What you should do: State the count of lines below in which the word "scientific" appears, and add nothing.

----------------------------------------

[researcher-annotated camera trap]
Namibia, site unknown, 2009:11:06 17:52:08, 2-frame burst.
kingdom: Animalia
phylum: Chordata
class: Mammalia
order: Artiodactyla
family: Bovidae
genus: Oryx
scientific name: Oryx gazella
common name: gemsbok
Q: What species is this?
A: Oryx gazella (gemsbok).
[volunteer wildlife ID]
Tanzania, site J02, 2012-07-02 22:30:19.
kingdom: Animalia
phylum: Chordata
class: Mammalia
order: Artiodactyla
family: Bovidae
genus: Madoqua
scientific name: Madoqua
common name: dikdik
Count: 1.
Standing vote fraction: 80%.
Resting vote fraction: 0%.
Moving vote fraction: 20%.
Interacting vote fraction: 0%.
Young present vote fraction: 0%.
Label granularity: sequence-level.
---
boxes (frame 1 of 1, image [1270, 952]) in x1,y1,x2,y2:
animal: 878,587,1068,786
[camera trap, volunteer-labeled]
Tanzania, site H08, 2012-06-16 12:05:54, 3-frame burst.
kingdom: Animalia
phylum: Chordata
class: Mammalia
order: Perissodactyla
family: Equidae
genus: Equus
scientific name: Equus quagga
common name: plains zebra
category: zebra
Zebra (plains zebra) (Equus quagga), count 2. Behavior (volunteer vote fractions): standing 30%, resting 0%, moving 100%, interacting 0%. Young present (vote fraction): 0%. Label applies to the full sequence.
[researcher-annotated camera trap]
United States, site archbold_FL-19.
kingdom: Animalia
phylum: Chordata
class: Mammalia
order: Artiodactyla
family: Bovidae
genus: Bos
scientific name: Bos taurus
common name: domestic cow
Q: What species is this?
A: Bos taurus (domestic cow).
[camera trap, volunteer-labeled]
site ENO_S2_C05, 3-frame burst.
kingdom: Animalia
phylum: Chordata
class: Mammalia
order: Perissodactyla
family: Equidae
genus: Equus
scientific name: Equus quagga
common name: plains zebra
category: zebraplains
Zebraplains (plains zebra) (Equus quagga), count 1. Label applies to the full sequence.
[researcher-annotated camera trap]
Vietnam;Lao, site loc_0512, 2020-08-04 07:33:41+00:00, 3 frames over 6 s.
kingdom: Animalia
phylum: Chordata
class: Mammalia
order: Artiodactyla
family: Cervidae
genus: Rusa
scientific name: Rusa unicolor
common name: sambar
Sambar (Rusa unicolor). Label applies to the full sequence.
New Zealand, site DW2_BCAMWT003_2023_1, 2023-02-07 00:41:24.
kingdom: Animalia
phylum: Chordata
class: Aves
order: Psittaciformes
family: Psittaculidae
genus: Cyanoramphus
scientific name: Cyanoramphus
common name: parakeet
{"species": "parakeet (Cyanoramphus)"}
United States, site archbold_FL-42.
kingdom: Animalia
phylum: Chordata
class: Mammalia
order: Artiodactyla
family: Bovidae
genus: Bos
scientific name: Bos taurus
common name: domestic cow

----------------------------------------

Solution for this problem: 8